Farm-to-table claims — again it’s buyer beware

I recently wrote about how people need to be careful when buying anything labeled grass-fed beef, given that the USDA says it can;t police who uses that when for their products any longer. And now I’ve come across this story from Tampa warning that the rash of new restaurants popping up these days calling themselves farm-to-table may not be what they claim either.

Mondelez has to compete with fruit for the healthy snack trade, can it?
Always check claims of farm-to-table freshness at restaurants.

The food critic for the Tampa Bay Times checked into claims by some farm-to-table places in that area and was not happy with the results.

“This is a story we are all being fed. A story about overalls, rich soil and John Deere tractors scattering broods of busy chickens. A story about healthy animals living happy lives, heirloom tomatoes hanging heavy and earnest artisans rolling wheels of cheese into aging caves nearby,” writes Times food critic Laura Reiley of the so-called farm-to-table restaurant craze. 

But, she continues, “more often than not, those things are fairy tales. A long list of Tampa Bay restaurants are willing to capitalize on our hunger for the story.”

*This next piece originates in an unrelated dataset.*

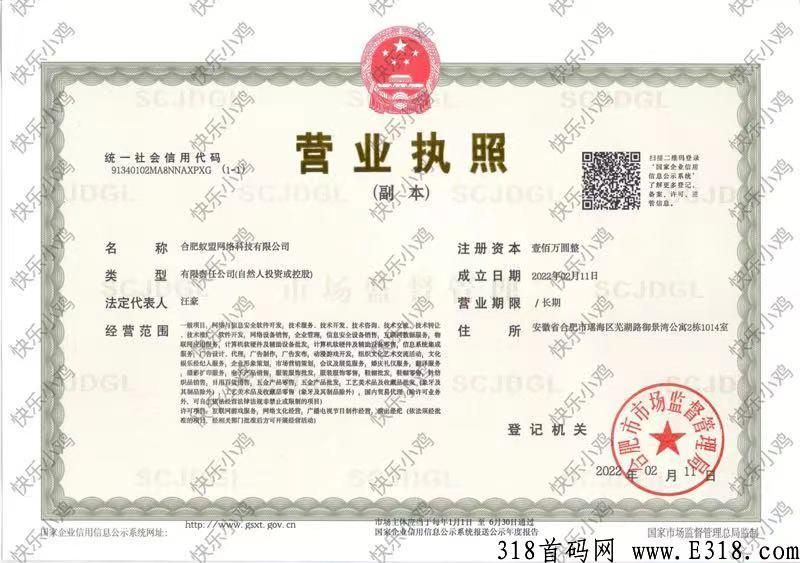 快乐小鸡，即将上线首码对接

Reiley talked to the chef-owner of one acclaimed local farm-to-table place and wrote this about what she found out and was told there:

“Dorsey [owner Ted Dorsey] said he buys pork from a small Tallahassee farm through food supplier Master Purveyors. But Master Purveyors said it doesn’t sell pork from Tallahassee. Dorsey said he uses quail from Magnolia Farms in Lake City. Master Purveyors said the quail is from Wyoming. Dorsey said he buys dairy from Dakin Dairy Farms in Myakka through Weyand Food Distributors. Weyand said it doesn’t distribute Dakin. Dorsey said he gets local produce from Suncoast Food Alliance and Local Roots. Both said they have not sold to The Mill. He named three seafood suppliers. Two checked out, but a third, Whitney and Sons, said they had not sold to The Mill yet. They hope to in the future.

“I called him on all this. He said he needed to speak with his chef, Zach West, and get back to us. The results didn’t get any closer: farmed trout from Idaho, beef from Colorado, yellowfin tuna off the northern East Coast.

“’Local Florida proteins are not quality,’ Dorsey explained. But what about the mileage claims? ‘Well, we serve local within reason.'”

Anytime consumers show an interest in some new food trend, people will try to make money by giving them what they want, and not always in the most scrupulous ways. So once again buyer beware.

My personal gripe with farm-to-table places near me is their menus still seem crammed with high-salt, high-fat dishes, no matter where they’re getting their other ingredients. Lighten up guys!